Configure `fetch_factor` to fetch multiple batches worth of data at once:

```python
strategy = BlockShuffling(block_size=16)
dataset = scDataset(
    data,
    strategy,
    batch_size=64,
    fetch_factor=8  # Fetch 8*64=512 samples at once
)
loader = DataLoader(
    dataset,
    batch_size=None,
    num_workers=4,
    prefetch_factor=9  # fetch_factor + 1
)
```

We recommend setting `prefetch_factor` to `fetch_factor + 1` for efficient data loading.
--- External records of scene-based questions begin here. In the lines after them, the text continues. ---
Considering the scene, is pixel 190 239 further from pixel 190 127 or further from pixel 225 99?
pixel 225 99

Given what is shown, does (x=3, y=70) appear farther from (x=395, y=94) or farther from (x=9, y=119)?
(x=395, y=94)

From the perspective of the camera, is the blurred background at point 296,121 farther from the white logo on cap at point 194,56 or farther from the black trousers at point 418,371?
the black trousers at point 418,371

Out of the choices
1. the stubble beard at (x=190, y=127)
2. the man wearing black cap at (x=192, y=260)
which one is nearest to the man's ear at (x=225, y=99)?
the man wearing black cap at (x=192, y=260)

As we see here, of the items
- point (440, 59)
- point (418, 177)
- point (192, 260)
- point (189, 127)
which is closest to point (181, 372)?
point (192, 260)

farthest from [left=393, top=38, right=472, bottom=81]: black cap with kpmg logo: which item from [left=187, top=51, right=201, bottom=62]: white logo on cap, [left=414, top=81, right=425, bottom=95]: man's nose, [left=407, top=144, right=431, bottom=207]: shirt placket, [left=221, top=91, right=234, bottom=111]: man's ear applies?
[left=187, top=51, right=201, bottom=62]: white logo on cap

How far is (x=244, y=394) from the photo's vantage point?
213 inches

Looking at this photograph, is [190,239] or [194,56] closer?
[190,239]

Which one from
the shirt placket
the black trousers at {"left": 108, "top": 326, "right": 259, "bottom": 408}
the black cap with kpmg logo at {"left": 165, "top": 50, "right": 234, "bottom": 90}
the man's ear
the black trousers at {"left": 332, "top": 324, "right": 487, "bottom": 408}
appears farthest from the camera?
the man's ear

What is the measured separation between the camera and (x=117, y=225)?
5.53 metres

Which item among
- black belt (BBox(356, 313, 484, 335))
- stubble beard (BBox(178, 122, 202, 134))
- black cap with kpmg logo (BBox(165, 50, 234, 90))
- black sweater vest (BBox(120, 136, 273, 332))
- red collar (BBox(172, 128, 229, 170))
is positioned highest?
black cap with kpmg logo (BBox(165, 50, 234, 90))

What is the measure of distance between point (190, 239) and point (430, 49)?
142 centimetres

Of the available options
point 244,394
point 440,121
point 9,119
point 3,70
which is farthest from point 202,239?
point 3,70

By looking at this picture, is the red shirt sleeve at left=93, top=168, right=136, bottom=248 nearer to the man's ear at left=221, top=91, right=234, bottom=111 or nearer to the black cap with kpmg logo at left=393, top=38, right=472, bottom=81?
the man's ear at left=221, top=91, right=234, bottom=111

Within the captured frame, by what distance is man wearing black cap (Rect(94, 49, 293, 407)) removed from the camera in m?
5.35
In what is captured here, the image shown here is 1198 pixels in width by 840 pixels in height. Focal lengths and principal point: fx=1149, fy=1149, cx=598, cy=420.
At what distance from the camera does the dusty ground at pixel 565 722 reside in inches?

### Custom Transforms and Callbacks

Apply custom transformations at fetch or batch time using the new callback system:

#### Transform Overview

- **`fetch_callback(collection, indices)`**:
  Customizes how samples are fetched from the underlying data collection.
  Use this if your collection does not support batched indexing or requires special access logic.
  - **Input:** the data collection and an array of indices
  - **Output:** the fetched data

- **`fetch_transform(fetched_data)`**:
  Transforms each fetched chunk (e.g., sparse-to-dense conversion, normalization).
  - **Input:** the fetched data
  - **Output:** the transformed data

- **`batch_callback(fetched_data, batch_indices)`**:
  Selects or arranges a minibatch from the fetched/transformed data.
  - **Input:** the fetched/transformed data and a list of batch indices within the chunk
  - **Output:** the batch to yield

- **`batch_transform(batch)`**:
  Applies final processing to each batch before yielding (e.g., collation, augmentation).
  - **Input:** the batch
  - **Output:** the processed batch

```python
from scdataset import scDataset, Streaming

def fetch_transform(chunk):
    # Example: convert sparse to dense, normalization, etc.
    # Applied to entire fetched chunk
    return chunk.toarray() if hasattr(chunk, 'toarray') else chunk

def batch_transform(batch):
    # Example: batch-level augmentation or tensor conversion
    import torch
    return torch.from_numpy(batch).float()

strategy = Streaming()
dataset = scDataset(
    data,
    strategy,
    batch_size=64,
    fetch_transform=fetch_transform,
    batch_transform=batch_transform
)
```

#### Complete Example with Multiple Strategies

```python
from scdataset import scDataset, BlockShuffling, Streaming
from torch.utils.data import DataLoader
import numpy as np

# Your data
data = my_data_collection
train_indices = np.arange(0, 8000)
val_indices = np.arange(8000, 10000)

# Training with block shuffling
train_strategy = BlockShuffling(block_size=32, indices=train_indices)
train_dataset = scDataset(
    data,
    train_strategy,
    batch_size=64,
    fetch_factor=8
)

train_loader = DataLoader(
    train_dataset,
    batch_size=None,
    num_workers=4,
    prefetch_factor=9
)

# Validation with streaming (deterministic)
val_strategy = Streaming(indices=val_indices)
val_dataset = scDataset(
    data,
    val_strategy,
    batch_size=64,
    fetch_factor=8
)

val_loader = DataLoader(
    val_dataset,
    batch_size=None,
    num_workers=4,
    prefetch_factor=9
)

# Training loop
for epoch in range(num_epochs):
    # Training
    for batch in train_loader:
        # Training code here
        pass

    # Validation
    for batch in val_loader:
        # Validation code here
        pass
```

## Migration from v0.1.x to v0.2.0

scDataset v0.2.0 introduces breaking changes with a new strategy-based API. Here's how to migrate your code:

### Old v0.1.x API
```python
# v0.1.x - No longer supported
from scdataset import scDataset

dataset = scDataset(data, batch_size=64, block_size=8, fetch_factor=4)
dataset.subset(train_indices)
dataset.set_mode('train')
```

### New v0.2.0 API
```python
# v0.2.0 - Strategy-based approach
from scdataset import scDataset, BlockShuffling, Streaming

# Training with shuffling
train_strategy = BlockShuffling(block_size=8, indices=train_indices)
train_dataset = scDataset(data, train_strategy, batch_size=64, fetch_factor=4)

# Evaluation with streaming
val_strategy = Streaming(indices=val_indices)
val_dataset = scDataset(data, val_strategy, batch_size=64, fetch_factor=4)
```

**Key Changes:**
- **Required strategy parameter**: Must provide a `SamplingStrategy` instance
- **No more `subset()` and `set_mode()`**: Use strategy `indices` parameter and different strategy types
- **Create separate datasets**: For different splits instead of modifying a single instance
- **New import**: Import specific strategies like `Streaming`, `BlockShuffling`, etc.

## License

This project is licensed under the MIT License.